Saturday, June 5, 2010

Post #4: Apology Accepted

Sorry seems to be the hardest word.   After a tremendously trying couple of weeks which include lies like "I didn't lose my wallet, I was pocket picked." Or, "homework club was good, no I didn't go".  We had this interaction:

Tween:   "I didn't go to my 5th period class because my P.E. teacher let me cheer on the other kids in the finals of the cross-country race."
Me:  "So you ditched violin?"
Tween:  "I didn't ditch class, my P.E. teacher said it was ok to miss violin to cheer on the other racers."
Me:  "Did your music teacher know where you were?  Did she say it was ok?"
Tween:  "No"
Me:  "So you ditched 5th period--like I said."
Tween: [now screaming and pushing over furniture] "Ok, I ditched class - but don't say that word out loud again."
Me:  "Well I am going to contact your 5th period music teacher and let her know that you ditched class and you will lose privileges and have to deal with the consequences."
Tween:  [still screaming]  Ok, ok, ok, ok - just don't tell her that I "ditched"

Indulge me a bit, but even Pinocchio--the boy with the growing nose--ditched school.

In the original story, as he tells his lies his nose begins to grow until it is so long he cannot turn around in the room. The Turquoise Fairy explains to Pinocchio that it is his lies that are making his nose grow long, then calls in a flock of woodpeckers to chisel down his nose.  Perhaps a bit over dramatic for today's parenting.

OK - back to reality.  I wrote the email that I said I would.  I also shared with her how challenging things have been.  Not only did I get a reply the next day, but I WAS WRONG!  

He did not ditch class, he did all the things he said and she went on to tell me that he is good student and very responsible and responsive while in her class.  I asked her to please tell him that we communicated and that she cleared it up.  She did this, and offered him some extra info, she said, "your mother cares about you very much." 

So how do you make it up to your child, when they have been less than easy to deal with, when you were wrong?

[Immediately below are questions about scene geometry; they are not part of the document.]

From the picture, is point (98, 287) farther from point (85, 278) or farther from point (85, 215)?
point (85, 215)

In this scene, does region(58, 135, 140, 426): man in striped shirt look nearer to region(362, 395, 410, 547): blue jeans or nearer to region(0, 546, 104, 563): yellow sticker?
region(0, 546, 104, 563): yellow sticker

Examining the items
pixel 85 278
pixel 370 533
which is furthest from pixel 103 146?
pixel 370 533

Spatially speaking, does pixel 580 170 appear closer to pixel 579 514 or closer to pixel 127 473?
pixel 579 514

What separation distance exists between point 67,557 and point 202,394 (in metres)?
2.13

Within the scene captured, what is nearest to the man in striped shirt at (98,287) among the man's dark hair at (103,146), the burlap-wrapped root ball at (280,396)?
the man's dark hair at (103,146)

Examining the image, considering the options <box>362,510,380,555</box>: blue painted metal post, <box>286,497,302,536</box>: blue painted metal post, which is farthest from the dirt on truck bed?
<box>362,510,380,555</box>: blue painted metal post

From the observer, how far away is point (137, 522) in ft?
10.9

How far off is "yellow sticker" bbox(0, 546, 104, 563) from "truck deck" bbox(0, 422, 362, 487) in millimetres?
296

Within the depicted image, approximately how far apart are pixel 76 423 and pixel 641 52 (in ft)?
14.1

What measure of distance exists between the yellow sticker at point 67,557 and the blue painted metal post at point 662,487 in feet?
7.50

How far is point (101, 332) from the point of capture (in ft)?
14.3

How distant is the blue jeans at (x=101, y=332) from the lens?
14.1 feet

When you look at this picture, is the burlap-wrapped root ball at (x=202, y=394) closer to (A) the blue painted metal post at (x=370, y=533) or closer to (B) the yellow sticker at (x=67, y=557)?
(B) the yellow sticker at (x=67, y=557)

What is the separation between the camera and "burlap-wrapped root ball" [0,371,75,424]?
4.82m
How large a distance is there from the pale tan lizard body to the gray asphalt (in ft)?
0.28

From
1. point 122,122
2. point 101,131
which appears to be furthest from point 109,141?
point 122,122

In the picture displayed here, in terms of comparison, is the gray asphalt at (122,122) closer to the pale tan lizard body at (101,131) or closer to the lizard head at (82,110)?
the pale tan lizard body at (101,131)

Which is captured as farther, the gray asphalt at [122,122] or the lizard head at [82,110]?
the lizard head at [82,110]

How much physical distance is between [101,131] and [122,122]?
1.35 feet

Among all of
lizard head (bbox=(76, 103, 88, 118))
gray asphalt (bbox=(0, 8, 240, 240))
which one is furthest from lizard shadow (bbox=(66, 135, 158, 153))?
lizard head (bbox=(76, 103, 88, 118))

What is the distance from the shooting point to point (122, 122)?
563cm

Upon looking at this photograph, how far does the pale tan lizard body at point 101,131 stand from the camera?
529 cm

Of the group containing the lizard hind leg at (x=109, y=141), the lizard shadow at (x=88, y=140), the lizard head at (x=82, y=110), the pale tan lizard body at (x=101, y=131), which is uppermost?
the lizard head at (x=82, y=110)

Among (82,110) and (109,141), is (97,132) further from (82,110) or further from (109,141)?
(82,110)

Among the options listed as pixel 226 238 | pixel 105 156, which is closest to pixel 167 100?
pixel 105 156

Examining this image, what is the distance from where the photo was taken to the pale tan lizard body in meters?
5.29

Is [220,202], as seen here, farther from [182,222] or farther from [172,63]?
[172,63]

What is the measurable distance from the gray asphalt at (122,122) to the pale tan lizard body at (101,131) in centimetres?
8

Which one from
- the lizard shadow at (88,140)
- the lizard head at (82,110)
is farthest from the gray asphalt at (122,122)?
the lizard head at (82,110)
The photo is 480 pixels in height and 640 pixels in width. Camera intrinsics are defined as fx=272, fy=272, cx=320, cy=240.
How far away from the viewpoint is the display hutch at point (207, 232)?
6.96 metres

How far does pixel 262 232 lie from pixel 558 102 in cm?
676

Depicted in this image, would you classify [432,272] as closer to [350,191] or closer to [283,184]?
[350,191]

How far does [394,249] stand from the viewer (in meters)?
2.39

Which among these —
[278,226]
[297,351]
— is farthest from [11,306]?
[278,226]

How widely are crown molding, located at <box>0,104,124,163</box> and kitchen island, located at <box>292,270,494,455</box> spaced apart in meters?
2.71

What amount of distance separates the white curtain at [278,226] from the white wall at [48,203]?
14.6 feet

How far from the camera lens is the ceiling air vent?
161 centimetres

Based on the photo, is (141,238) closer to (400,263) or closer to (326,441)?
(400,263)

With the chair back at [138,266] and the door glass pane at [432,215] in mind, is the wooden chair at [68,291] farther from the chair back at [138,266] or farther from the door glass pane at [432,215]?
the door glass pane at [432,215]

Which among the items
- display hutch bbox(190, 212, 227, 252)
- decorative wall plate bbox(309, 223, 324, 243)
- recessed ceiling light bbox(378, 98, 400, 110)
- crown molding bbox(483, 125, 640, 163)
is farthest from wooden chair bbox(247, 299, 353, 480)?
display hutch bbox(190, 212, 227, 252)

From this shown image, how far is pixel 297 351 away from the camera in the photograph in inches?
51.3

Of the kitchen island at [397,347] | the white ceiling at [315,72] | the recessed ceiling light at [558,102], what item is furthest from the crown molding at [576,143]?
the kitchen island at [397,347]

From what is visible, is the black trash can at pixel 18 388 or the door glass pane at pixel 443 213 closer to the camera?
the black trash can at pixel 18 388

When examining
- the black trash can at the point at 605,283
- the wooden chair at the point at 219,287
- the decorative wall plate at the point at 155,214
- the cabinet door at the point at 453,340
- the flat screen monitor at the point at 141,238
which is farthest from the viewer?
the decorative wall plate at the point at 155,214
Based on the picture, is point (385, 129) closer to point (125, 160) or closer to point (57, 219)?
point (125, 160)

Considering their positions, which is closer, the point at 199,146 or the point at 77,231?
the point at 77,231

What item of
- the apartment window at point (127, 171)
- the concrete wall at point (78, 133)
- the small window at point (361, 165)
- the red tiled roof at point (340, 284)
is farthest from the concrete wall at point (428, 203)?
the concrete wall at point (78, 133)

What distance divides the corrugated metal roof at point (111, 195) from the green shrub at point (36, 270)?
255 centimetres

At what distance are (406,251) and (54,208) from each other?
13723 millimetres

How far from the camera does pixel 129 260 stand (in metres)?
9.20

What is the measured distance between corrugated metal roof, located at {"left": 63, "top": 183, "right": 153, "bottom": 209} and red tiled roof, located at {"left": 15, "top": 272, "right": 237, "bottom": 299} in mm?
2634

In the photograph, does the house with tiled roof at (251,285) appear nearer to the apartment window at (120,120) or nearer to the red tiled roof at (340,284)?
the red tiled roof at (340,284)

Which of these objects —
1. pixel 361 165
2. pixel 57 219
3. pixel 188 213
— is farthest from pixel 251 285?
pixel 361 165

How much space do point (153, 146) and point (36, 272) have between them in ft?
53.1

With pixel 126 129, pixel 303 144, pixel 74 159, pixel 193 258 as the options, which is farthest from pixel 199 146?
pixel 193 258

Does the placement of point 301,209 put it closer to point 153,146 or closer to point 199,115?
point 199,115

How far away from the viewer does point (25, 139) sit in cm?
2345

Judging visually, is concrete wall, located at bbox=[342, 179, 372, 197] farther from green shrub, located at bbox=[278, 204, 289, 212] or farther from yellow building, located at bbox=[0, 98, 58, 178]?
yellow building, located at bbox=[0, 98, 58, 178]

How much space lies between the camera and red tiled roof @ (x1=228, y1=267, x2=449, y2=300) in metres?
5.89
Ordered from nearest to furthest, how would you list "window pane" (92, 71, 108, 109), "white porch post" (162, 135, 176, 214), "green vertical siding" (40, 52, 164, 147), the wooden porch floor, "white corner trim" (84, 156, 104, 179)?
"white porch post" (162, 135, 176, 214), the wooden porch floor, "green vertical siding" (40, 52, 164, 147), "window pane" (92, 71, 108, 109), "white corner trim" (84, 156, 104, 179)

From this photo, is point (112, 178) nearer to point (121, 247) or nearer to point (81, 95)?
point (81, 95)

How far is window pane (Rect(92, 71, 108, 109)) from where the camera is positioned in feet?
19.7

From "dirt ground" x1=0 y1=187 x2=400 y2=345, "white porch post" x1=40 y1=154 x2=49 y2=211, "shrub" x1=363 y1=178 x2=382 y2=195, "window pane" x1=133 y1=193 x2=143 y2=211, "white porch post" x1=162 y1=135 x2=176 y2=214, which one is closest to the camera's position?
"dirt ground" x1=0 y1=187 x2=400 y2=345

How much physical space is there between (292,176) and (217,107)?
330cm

Of course there was the apology.  It was heartfelt and I was an appropriately guilt-ridden mother who tattled on her son, only to be accusing him of something he didn't do.  How do you believe anything your child says when they have been lying so much that he sounds like a spokesperson from the Bush administration defending the war in Iraq. 

Yes, I looked into his eyes and said I was terribly sorry for not believing him, for not understanding what he was trying to say, and that I was touched by how his teacher describes him.

Here's the not so funny part  . . . I was exactly the same way as him.  I can see myself in this child and I am so embarrassed and frightened at the same time.  I want this go around to be different than my turn in middle school and it looks exactly the same.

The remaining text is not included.